Beijing to pack 56b yuan into metro expansion
Beijing Infrastructure Investment, which invests in and builds the capital's metro railway, says it will spend 55.87 billion yuan (HK$68.49 billion) on 10 metro rail projects from next year to 2015.
The state-run company will issue two billion yuan of one-year bonds to fund the construction of at least six metro lines, adding to its mounting debt.
The city plans to build 660 kilometres of metro rail lines by 2015, which would account for most of Beijing's traffic flow, according to the bond prospectus.
Beijing has 372 kilometres of metro rail lines, making up 14 lines serving an average of more than seven million passengers a day, the city government says on its website.
The system is the world's fourth-largest urban metro rail network, and another 296 kilometres are under construction, it adds.
'The current scale of Beijing's metro railway lags behind the city's urban scale and the growth of cars. The number of cars in Beijing is growing very quickly, putting great pressure on the traffic,' said Wang Jiangyan, executive director of the Sustainable Transportation Centre, a non-governmental organisation in the capital city supported by the US Energy Foundation.

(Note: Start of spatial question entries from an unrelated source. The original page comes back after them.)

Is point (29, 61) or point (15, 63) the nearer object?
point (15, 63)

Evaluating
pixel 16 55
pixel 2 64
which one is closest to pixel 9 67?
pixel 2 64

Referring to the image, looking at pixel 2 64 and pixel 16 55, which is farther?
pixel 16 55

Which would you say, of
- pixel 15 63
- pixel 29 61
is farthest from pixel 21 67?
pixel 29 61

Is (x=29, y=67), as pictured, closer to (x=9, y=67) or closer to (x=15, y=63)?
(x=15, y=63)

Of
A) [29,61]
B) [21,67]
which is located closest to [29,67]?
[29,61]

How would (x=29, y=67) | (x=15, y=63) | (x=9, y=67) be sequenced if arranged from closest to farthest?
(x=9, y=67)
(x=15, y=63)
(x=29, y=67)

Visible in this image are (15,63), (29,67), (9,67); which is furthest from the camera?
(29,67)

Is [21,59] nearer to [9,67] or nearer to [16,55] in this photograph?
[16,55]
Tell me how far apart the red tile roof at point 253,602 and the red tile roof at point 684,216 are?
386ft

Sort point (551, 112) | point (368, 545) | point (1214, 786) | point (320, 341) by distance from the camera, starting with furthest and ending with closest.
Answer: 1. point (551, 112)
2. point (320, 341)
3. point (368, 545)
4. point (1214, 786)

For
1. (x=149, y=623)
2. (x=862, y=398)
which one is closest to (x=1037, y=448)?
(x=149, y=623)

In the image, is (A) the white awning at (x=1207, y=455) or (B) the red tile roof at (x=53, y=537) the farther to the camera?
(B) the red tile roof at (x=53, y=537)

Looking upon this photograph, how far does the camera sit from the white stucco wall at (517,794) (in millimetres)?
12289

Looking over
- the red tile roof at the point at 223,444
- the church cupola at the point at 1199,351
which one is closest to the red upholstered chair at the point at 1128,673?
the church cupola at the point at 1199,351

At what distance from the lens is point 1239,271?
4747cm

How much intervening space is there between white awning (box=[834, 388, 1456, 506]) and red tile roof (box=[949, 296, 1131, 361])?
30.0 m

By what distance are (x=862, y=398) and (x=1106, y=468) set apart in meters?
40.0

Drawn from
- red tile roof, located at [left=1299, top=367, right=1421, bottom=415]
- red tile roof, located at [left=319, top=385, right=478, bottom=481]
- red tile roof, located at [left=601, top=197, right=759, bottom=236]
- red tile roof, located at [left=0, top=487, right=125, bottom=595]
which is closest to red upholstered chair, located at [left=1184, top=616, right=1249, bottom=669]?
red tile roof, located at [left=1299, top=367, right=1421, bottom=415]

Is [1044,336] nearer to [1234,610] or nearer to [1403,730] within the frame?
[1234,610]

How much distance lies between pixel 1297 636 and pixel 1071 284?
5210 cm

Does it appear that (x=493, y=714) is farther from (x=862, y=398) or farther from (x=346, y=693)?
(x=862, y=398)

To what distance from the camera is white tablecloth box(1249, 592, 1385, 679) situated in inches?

The prospectus says: 'Beijing's traffic congestion problem is worsening. The plan to greatly develop public transport will resolve the city's transport problems.'
However, Beijing Infrastructure's prospectus warns that because construction will be substantial 'the company's funding gap is rather large, which may result in a sharp increase of the company's debt'.
Beijing Infrastructure's debt ballooned from 67.81 billion yuan in 2009 to 135.46 billion yuan in 2011, while its gearing ratio increased from 48.2 per cent in 2009 to 60.52 per cent on March 31, according to the prospectus.
It said debt from 2012 to 2013 is expected to increase.
The firm posted a net profit of 878.46 million yuan last year, but recorded a net loss of 43.71 million yuan in the first quarter of this year. As of March 31, it suffered a net operating cash outflow of 2.54 billion yuan.
But the Beijing municipal government's financial strength is robust and capable of supporting the city's infrastructure investment, according to a report by China Chengxin International, a Chinese credit rating agency 49 per cent owned by Moody's.
Last year, Beijing's fiscal revenue was 300.6 billion yuan, 27.7 per cent higher than 2010 and triple its fiscal revenue in 2005, according to Chengxin. The municipal government is the dominant source of funding for the city's infrastructure and as the city's main infrastructure investment arm, Beijing Infrastructure enjoys strong financial support from the city government, says Chengxin.